À présent, ma puissance est totale. Personne ne peut m’atteindre. Mes mains se resserrent. Entre mes doigts, les veines apparaissent saillantes et bleues. Il n’y a plus un bruit, plus un cri. Le corps cesse de résister. Le visage déformé se détend doucement.

« Ton sang se répand dans des mini-bouteilles de verre en portions individuelles, je me sers. Tes muscles meurent, servent à  mon industrie : “T’es de la viande…” » Hi-Tekk.

Devant mes yeux, défilent les paisibles rues de la petite ville anglaise. De petites maisons modestes, qui hébergent une population apeurée. Des moutons qui découvrent que le loup est parmi eux. Certaines prostituées avouent au journaliste ne plus oser faire le trottoir. Les autres bravent le danger, pour leur dose. Ma prochaine « petite amie » sera l’une d’entre elles.

Les premières notes de piano de « Jason Lytle » s’introduisent dans ma conscience. Une impression de puissance se dégage de cette lente et sombre progression tout en roulement martial et cuivres funestes. Des voix fantomatiques s’échappent du néant pour venir s’enrouler autour de moi. Elles m’accompagnent dans ma sombre ballade. Je suis intouchable.

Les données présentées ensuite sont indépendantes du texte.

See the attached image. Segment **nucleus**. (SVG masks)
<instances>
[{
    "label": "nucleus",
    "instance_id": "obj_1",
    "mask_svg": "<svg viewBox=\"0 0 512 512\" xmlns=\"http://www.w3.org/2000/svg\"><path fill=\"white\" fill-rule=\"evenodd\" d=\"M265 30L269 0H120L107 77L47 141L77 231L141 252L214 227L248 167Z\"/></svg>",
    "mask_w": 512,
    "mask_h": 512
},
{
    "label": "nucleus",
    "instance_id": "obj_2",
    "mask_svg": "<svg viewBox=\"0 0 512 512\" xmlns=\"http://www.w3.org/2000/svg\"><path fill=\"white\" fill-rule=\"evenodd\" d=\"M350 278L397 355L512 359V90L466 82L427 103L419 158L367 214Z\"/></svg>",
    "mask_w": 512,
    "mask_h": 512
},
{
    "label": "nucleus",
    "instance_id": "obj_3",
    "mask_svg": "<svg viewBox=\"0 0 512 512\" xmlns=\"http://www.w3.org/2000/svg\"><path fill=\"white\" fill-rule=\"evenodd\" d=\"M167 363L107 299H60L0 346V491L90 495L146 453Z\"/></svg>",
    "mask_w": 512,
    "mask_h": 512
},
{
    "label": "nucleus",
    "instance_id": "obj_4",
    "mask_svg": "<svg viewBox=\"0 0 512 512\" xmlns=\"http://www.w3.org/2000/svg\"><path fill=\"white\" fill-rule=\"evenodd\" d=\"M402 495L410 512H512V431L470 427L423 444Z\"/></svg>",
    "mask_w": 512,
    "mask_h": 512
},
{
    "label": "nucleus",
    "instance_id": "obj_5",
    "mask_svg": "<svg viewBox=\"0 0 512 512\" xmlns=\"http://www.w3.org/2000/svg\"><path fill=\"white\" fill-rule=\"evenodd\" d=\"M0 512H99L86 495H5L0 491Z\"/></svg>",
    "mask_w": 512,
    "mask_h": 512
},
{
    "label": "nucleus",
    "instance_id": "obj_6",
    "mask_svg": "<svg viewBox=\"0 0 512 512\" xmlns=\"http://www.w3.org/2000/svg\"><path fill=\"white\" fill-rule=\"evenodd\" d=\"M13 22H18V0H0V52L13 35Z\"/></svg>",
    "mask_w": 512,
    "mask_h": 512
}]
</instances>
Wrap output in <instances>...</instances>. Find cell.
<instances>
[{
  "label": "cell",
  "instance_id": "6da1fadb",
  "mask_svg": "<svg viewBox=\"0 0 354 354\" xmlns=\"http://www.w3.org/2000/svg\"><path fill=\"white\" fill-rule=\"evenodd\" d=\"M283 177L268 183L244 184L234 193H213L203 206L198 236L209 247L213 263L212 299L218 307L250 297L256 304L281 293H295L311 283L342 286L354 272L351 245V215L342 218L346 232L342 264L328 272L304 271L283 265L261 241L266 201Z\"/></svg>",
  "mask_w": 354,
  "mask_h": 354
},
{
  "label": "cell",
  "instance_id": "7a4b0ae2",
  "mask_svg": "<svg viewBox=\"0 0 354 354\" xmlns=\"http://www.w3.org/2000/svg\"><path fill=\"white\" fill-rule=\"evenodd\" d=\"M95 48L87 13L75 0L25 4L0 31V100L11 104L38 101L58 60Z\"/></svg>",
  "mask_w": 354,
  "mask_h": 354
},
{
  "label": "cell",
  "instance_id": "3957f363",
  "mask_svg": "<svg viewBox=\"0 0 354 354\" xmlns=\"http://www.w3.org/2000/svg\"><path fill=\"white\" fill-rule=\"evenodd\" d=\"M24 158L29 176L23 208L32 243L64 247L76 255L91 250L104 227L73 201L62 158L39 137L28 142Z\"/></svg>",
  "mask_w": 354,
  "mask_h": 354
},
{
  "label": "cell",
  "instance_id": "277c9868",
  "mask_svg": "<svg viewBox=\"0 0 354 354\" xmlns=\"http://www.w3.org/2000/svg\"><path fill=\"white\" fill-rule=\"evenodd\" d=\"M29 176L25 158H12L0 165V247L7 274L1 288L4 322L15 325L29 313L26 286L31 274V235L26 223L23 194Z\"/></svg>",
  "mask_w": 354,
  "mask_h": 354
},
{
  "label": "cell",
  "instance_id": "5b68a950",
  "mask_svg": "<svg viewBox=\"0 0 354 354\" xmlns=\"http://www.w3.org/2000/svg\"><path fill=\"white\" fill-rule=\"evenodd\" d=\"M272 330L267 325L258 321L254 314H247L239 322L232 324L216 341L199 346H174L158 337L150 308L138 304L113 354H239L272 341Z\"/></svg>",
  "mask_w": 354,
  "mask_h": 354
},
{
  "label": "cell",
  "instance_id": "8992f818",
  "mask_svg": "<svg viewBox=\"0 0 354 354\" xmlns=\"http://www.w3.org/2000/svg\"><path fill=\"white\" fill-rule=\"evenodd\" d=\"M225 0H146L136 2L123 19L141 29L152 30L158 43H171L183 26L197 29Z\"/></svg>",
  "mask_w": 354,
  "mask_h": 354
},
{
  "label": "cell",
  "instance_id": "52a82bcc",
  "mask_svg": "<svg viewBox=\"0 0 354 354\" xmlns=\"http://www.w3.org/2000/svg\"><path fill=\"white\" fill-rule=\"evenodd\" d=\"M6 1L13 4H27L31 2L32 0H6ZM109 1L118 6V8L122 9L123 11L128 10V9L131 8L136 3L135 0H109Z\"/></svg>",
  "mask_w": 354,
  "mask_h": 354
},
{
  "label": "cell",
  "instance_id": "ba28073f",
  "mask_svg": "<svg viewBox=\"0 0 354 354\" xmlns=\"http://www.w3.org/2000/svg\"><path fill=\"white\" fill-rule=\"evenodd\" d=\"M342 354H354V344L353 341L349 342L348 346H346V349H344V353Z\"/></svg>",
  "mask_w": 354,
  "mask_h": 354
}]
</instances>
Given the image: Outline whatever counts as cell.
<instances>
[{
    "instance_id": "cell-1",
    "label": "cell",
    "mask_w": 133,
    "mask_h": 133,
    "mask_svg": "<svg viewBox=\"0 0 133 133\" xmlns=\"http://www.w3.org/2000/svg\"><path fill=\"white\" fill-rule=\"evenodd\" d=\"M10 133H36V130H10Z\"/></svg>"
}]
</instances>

En compagnie de « Nietzsche », j’erre dans un paysage en friche. Mon âme s’est perdue dans le vide qui m’entoure. Seules quelques notes de piano mélancoliques et de cordes pesantes se sont invitées. Au fond de mon cerveau, j’entends jouer des gamins, leurs voix rieuses. J’aimerais de nouveau être comme eux, sage et pur. Un court instant, je me sens libre et en paix.
Mais déjà  une ultime montée, comme une ombre grandissante, vient recouvrir tout espoir de rédemption. Tapie dans le noir, la bête se réveille doucement. Impossible de lui échapper, elle envahit mon esprit, mon sang, mes muscles.

Je reste allongé là, en miettes. Sonné par la beauté noire et complexe de cet album, épuisé par tous ces crimes, dévasté par les nuits sans sommeil.
Depuis tous ce temps, j’ai tué. Plusieurs siècles sans doute. J’ai tué tant et tant de femmes. Partout, de Los Angeles à  Londres, de Paris à  Moscou, de Boston à  Ipswich. J’ai tué tant de femmes. Des jeunes, des vielles, des prostituées ou des bourgeoises. Des mères de familles ou des célibataires. Des belles et des laides. J’ai étranglé, éventré, démembré, tabassé. J’ai utilisé des revolvers, des fusils de chasse, des poignards ou des haches. Je suis le plus célèbre des tueurs, personne ne m’arrive à  la cheville. Mais maintenant je suis fatigué. Je voudrais pouvoir fermer les yeux et dormir. Je voudrais pouvoir dormir mille ans.

Dans un dernier effort, je me saisis de l’album. Sur la pochette on ne distingue pas grand-chose. Un crépuscule, une rue boueuse, une rangée de poteaux électriques,. Et pour seule présence vivante, un chien qui se tire. L’image est artificiellement détériorée par des taches blanches. Les mêmes qui à  cet instant envahissent rapidement mon champ de vision tandis qu’un buzz insupportable fait enfler mes tympans…

OREILLEDROITECLUSTERVILLEJASONLYTLEIPSWICHPLUNKETTRICARDO NIETZSCHELECHIENELLROYGRANDADDYSAINTPETERSBOUR GAGRAMKILLABSTRACKTPROSTITUÉESLOVAQUES.

Ma conscience s’échappe et court rejoindre le chien de Cluster Ville.